Passage shown =

The ASPs presented here have been set in compliance with the methodology approved by the European Commission in its state aid approval for the CfD scheme.[footnote 1]

The draft ASPs for less established technologies (those in ‘Pot 2’) included in the Draft CfD Budget Notice[footnote 2] are presented in Table 1 below. Final ASPs will be published in the Final Budget Notice which will be issued no fewer than ten working days before the commencement date of the next allocation round.

Table 1: Draft Administrative Strike Prices (£/MWh in 2012 prices)

Technology Type Delivery Year
2023/24
Delivery Year
2024/25
Advanced Conversion Technologies 113 111
Anaerobic Digestion (>5 MW) 122 121
Dedicated Biomass with CHP 121 121
Geothermal 129 127
Offshore Wind 56 53
Remote Island Wind (>5 MW) 82 82
Tidal Stream 225 217
Wave 281 268

Section 1: Objectives for setting ASPs

The ASPs set out the maximum support, presented on a price per MWh basis, that the Government is willing to offer developers for each technology in a given delivery year, otherwise known as the reserve price. Should there be sufficient bidders for an auction to be triggered, the clearing price for each delivery year is set by the bid made by the last project allocated a contract in that delivery year before the auction closes, subject to no project receiving a higher strike price than its technology-specific ASP.

The Government identified a number of policy objectives at the outset of the scheme that have framed our approach to setting ASPs: they should be based on robust cost information, set to encourage participation in the allocation round, and set using a consistent approach across technologies. More detail on these three objectives and the implications for how ASPs have been set is included in Table 2, below.

Table 2: Objectives for setting draft ASPs

Objective Detail Implications for setting ASPs
1. Based on robust cost information ASPs should draw on the latest generation cost data, while also considering market conditions, policy considerations and other technology-specific factors to ensure value-for-money for consumers. Use latest evidence on renewable electricity generation costs to produce a supply curve for each technology in each year.
2. Set to encourage participation in the allocation round ASPs should be set at the minimum level necessary to encourage new investment from a significant proportion of the supply curve. Target 25% of the supply curve when setting reserve prices.
3. Set using a consistent approach across technologies The methodology for ASPs should take a consistent approach across all technologies. Target the same proportion of the supply curve (25%) for each technology.

A key factor is ensuring ASPs are set at a level that encourages new investment. For AR3 the Government has set ASPs at a level whereby projects representing the 25% lowest cost capacity of each eligible technology should be able to participate.[footnote 3] This is done based on modelling of ‘supply curves’ for each technology, as set out in Section 3.

Section 2: Factors considered in setting ASPs

In light of the objectives set out in Section 1, in setting ASPs the Government has considered a range of factors, including:

  • Technology specific factors such as capital and operating costs, financing costs as well as any build constraints.
  • Market conditions such as wholesale electricity prices and the discount which generators may face when signing a Power Purchase Agreement (PPA).

Dataset items
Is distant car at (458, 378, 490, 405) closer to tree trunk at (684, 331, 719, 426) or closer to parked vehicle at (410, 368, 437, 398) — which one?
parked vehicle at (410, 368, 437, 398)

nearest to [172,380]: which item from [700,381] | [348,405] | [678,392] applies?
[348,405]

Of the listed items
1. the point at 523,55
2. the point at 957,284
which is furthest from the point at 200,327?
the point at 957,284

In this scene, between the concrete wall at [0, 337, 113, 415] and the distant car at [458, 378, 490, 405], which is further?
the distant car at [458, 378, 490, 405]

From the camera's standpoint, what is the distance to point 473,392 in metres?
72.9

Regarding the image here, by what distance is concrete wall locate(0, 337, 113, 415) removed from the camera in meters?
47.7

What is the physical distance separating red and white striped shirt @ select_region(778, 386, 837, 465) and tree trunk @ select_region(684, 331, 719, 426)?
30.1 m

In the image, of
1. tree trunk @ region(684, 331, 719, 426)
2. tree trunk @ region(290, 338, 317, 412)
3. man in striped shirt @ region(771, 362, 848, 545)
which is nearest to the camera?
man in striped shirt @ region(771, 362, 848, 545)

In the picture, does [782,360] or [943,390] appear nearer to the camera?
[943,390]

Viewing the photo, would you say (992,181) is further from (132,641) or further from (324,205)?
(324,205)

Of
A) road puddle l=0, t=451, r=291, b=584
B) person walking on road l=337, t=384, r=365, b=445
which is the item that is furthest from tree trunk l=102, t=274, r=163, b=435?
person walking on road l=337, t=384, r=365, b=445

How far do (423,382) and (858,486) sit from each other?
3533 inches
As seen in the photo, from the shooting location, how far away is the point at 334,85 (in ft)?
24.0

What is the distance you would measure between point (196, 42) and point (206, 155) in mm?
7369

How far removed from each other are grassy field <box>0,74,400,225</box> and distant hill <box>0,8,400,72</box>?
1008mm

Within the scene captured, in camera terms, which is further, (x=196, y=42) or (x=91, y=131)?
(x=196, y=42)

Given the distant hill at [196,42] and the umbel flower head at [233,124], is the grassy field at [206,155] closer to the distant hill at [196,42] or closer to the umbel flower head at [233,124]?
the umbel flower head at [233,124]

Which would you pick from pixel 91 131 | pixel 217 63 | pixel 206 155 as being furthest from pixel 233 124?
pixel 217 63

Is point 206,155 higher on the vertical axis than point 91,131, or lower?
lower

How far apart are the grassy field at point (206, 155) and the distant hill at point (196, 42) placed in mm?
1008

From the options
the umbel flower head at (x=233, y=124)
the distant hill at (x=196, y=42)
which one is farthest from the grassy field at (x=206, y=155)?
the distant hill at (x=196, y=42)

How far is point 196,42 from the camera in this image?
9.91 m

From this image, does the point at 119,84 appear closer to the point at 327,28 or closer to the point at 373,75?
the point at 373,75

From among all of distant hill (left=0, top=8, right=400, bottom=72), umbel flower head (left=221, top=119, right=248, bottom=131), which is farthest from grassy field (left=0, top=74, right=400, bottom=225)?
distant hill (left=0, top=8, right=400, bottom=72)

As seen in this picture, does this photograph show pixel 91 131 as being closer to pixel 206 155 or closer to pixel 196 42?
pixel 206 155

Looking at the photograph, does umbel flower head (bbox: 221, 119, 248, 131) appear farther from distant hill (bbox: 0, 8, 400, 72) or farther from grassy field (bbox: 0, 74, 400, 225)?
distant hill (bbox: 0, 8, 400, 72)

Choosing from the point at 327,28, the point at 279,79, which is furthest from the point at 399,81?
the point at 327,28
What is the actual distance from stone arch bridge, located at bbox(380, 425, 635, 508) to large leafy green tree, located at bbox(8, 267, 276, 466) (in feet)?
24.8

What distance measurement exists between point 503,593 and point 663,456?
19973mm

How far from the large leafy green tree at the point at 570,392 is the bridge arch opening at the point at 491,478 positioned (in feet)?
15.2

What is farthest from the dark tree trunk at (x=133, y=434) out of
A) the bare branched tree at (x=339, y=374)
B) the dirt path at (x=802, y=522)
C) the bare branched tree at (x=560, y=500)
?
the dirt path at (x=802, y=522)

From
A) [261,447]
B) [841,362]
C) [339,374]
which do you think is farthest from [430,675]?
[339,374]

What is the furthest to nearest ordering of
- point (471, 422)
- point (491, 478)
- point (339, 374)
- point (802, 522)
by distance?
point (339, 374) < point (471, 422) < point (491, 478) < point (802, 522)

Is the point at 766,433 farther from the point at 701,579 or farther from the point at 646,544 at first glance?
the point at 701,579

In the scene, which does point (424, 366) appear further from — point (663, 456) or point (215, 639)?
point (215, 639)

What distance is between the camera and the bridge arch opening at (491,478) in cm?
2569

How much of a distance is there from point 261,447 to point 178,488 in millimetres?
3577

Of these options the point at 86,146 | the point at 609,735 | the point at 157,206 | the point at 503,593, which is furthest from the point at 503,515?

Instruction = Retype the strike price passage between "In light of" and "any build constraints.", inclusive. These records stand apart from the strike price passage.

Task result =
In light of the objectives set out in Section 1, in setting ASPs the Government has considered a range of factors, including:

  • Technology specific factors such as capital and operating costs, financing costs as well as any build constraints.